According to my PC’s handy Weather app, I can see a composite radar/satellite map. It shows that Tropical Storm Gamma – one of four churning in the Atlantic Ocean and its huge arm, the Gulf of Mexico – is sending its extra moisture to the State of Florida, including the metro area where I live.
So even if it is not raining outside now, and even if I could tell one of my caregiver’s three young adult kids that I’m going out for a brief walk as I did yesterday, I don’t dare. Sure, we are not experiencing thunderstorms or anything more than a light but persistent rain, but with the flu season about to start and the COVID-19 pandemic still ongoing, I do not want to get soaked to the bone – like I did 32 years ago in Seville! – and get sick.
And I so badly wanted to go out and at least see something beyond a computer screen, or a TV set, or any of my books, to be honest with you. I feel so trapped here – and in more ways than one, at that. A walk outside – or even the act of reading on a nice park bench for an hour – would not have solved my relationship issues or helped me find a new home that I could afford to maintain on my own. But, damnit…it might have eased my feelings of being a recluse.
On the Other Hand….
Earlier this week I received a package all the way from Missoula, Montana, which is where Mrs. Phyllis Salesky, a retired English teacher who taught at South Miami High for many years, lives with her husband now that they are both retired.

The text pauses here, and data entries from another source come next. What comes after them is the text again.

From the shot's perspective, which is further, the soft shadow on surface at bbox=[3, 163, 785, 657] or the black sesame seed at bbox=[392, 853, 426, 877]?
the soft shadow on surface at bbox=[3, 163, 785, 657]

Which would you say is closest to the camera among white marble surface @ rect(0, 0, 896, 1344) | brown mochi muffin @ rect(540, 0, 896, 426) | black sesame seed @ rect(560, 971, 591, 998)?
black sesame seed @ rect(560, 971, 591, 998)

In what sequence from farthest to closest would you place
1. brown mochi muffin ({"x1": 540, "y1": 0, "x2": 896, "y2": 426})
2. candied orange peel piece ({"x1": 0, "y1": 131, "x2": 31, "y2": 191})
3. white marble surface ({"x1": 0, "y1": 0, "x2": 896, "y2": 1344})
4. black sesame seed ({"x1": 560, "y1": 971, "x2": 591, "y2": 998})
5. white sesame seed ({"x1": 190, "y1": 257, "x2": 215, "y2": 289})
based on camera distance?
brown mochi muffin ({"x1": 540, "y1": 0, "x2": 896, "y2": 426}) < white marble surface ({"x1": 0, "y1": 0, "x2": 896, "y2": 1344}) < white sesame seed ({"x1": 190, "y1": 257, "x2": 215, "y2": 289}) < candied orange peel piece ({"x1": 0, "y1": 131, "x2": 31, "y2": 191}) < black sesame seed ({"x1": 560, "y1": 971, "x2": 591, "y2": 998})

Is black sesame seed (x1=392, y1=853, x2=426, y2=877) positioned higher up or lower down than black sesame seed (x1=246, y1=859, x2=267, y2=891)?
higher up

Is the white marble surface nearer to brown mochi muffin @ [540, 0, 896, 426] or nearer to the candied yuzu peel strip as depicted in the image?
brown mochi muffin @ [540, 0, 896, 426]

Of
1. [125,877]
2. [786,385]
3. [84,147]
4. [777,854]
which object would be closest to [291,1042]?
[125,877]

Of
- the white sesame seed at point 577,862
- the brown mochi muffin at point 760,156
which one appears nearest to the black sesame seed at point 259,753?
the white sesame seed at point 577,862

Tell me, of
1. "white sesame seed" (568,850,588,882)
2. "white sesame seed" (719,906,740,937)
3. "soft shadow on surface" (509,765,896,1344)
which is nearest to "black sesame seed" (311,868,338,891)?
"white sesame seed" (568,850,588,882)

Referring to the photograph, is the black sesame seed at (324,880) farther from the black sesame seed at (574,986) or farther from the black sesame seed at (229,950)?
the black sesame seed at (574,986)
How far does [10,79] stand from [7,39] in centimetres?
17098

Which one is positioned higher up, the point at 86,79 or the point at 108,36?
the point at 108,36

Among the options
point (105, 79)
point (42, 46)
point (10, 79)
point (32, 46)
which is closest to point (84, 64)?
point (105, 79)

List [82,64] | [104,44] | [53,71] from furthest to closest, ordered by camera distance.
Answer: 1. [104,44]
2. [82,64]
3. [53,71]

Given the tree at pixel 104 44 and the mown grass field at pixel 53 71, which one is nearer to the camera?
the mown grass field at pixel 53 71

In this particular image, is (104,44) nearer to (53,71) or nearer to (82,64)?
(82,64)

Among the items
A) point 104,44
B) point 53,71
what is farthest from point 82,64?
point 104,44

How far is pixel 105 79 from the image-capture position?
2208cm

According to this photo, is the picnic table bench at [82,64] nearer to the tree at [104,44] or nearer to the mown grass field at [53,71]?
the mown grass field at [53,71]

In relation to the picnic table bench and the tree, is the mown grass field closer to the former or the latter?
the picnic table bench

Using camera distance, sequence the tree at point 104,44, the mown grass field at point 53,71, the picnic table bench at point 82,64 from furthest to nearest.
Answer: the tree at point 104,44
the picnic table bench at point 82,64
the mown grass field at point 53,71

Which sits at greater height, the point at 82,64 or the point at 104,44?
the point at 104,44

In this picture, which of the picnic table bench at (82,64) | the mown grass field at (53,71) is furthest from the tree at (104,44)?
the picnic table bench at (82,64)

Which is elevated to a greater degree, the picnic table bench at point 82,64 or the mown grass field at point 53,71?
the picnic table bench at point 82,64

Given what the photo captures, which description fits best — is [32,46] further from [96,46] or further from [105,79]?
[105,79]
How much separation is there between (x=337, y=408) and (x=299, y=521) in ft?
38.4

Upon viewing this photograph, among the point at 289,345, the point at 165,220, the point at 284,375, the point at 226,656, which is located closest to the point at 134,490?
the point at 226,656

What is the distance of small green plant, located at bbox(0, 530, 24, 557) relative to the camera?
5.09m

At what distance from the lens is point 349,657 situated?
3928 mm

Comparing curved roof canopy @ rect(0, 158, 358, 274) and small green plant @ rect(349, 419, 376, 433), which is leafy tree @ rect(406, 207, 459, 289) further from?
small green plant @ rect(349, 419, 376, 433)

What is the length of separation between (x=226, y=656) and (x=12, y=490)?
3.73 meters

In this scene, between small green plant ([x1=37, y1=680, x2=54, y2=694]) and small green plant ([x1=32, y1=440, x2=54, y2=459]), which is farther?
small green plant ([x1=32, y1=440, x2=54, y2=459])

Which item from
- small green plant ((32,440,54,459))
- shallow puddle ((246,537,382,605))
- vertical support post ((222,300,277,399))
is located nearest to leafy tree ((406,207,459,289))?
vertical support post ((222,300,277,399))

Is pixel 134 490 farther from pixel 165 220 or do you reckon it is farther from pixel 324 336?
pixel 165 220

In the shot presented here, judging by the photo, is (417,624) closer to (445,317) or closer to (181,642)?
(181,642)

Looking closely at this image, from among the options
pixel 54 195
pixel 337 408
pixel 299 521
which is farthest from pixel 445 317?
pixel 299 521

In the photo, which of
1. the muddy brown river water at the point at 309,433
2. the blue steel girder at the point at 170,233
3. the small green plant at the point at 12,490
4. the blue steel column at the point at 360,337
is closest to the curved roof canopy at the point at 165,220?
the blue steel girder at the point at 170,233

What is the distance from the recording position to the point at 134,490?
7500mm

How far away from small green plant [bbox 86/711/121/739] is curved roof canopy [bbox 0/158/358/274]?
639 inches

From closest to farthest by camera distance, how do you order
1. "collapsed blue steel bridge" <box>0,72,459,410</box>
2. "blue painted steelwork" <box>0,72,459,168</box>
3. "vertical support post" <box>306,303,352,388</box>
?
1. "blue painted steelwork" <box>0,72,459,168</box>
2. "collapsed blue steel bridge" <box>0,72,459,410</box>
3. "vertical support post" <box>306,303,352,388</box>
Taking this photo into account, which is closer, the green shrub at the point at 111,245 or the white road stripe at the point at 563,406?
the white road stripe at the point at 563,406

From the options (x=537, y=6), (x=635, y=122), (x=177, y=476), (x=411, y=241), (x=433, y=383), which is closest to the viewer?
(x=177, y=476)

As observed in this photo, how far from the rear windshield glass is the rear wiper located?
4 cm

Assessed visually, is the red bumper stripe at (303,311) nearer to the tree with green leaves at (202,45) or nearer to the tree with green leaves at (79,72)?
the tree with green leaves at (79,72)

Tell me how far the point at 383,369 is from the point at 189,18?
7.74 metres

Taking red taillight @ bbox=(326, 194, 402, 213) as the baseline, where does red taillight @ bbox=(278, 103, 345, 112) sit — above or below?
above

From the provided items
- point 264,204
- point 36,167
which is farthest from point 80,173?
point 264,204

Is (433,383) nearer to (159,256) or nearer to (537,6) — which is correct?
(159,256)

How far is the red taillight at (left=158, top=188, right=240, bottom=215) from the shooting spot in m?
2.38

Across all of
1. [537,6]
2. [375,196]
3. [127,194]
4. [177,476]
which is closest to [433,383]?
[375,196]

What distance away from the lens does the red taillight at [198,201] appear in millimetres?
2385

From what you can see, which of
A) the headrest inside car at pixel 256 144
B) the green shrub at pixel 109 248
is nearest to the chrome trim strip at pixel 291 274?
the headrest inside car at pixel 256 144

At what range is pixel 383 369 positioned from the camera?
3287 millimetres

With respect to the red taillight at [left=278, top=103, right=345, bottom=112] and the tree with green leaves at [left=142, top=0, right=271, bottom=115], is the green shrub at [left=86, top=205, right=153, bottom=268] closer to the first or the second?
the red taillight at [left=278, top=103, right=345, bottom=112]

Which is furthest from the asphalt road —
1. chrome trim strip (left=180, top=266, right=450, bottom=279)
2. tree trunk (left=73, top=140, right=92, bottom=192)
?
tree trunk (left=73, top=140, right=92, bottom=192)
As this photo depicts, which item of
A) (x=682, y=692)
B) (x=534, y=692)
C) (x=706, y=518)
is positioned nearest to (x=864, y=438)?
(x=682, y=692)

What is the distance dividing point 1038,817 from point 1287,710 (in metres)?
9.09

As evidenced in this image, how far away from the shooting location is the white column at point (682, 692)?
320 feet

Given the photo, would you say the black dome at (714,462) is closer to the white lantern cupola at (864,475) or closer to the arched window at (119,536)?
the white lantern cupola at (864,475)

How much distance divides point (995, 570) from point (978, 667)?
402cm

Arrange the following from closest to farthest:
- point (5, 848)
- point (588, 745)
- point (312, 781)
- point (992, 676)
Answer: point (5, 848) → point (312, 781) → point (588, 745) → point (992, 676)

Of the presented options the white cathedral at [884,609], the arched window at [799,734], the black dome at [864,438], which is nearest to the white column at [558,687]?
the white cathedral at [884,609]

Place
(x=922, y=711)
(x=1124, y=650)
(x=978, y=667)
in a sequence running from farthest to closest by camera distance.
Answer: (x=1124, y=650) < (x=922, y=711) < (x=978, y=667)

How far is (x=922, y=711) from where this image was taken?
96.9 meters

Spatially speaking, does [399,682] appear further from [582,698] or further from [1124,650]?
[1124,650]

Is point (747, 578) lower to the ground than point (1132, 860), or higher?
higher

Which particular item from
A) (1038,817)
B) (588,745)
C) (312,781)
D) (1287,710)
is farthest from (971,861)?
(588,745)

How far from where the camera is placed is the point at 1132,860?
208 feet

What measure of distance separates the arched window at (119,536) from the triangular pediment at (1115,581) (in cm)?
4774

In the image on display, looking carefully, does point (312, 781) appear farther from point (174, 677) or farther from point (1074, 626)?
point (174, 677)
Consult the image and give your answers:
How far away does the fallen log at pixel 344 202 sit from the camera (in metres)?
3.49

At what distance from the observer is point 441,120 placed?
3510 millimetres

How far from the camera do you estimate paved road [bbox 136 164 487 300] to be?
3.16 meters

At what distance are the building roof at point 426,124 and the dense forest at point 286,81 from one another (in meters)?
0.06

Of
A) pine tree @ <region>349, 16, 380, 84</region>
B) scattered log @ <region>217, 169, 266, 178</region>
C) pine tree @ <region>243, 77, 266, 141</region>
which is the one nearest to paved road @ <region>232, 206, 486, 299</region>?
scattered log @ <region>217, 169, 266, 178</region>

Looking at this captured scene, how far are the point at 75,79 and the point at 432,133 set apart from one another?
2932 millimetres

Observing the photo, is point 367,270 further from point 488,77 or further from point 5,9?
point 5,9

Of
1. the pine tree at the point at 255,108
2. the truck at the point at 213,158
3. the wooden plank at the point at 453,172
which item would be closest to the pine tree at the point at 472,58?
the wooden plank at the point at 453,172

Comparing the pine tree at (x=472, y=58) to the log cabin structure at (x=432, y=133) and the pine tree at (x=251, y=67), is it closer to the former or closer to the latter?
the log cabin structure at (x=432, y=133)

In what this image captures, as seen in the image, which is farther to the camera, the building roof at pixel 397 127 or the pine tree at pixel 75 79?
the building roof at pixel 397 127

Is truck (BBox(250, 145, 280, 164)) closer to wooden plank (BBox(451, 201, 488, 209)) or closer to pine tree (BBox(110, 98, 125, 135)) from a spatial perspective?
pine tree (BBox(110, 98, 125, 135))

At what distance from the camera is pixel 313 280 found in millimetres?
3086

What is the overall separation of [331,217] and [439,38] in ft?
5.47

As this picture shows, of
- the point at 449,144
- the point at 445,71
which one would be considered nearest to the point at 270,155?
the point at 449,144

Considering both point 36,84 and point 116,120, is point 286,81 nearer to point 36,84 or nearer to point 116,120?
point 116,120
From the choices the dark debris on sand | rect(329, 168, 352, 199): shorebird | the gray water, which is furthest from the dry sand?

Mrs. Salesky – or “Tia Phyllis,” as I call her fondly – was not one of my teachers; by a sad twist of timing, I missed being one of her journalism students by one academic year when I was a 10th grader at South Miami. We became friends several years ago on Facebook, and although we don’t interact too much on the Social Network, she and I sometimes talk about books and films, particularly those that deal with World War II in the Pacific. Her dad served in the Navy during the war, a fact I learned when I shared – I think – one of my reviews about the 1950s TV series Victory at Sea.
Anyway, after I shared another review with Tia Phyllis – I think it was the one on Twilight of the Gods by Ian W. Toll – she private-messaged me and asked me if I wanted her copies of Herman Wouk’s World War II duology, The Winds of War and War and Remembrance. I read those years ago: first in my mom’s collection of Reader’s Digest Condensed Books hardbacks, then in their complete unabridged editions as a loan from my late ex-neighbor George Dijkstra back in the 1980s when ABC aired the miniseries based on The Winds of War.
Well, I received the Priority Mail 2-Days package on Thursday afternoon, but the deep sadness that I feel over my current situation has cast a pall over everything, so I have not opened it yet. I did, of course, thank Mrs. Salesky for her generous and kind gift. It’s nice to see that there are still good and thoughtful friends out there.
As soon as I finish this third post on WordPress I will open the box, remove the books, and find a good spot for them. And if I can motivate myself to do so, maybe I’ll start browsing through The Winds of War.
Anything to chase the blues away, my friends.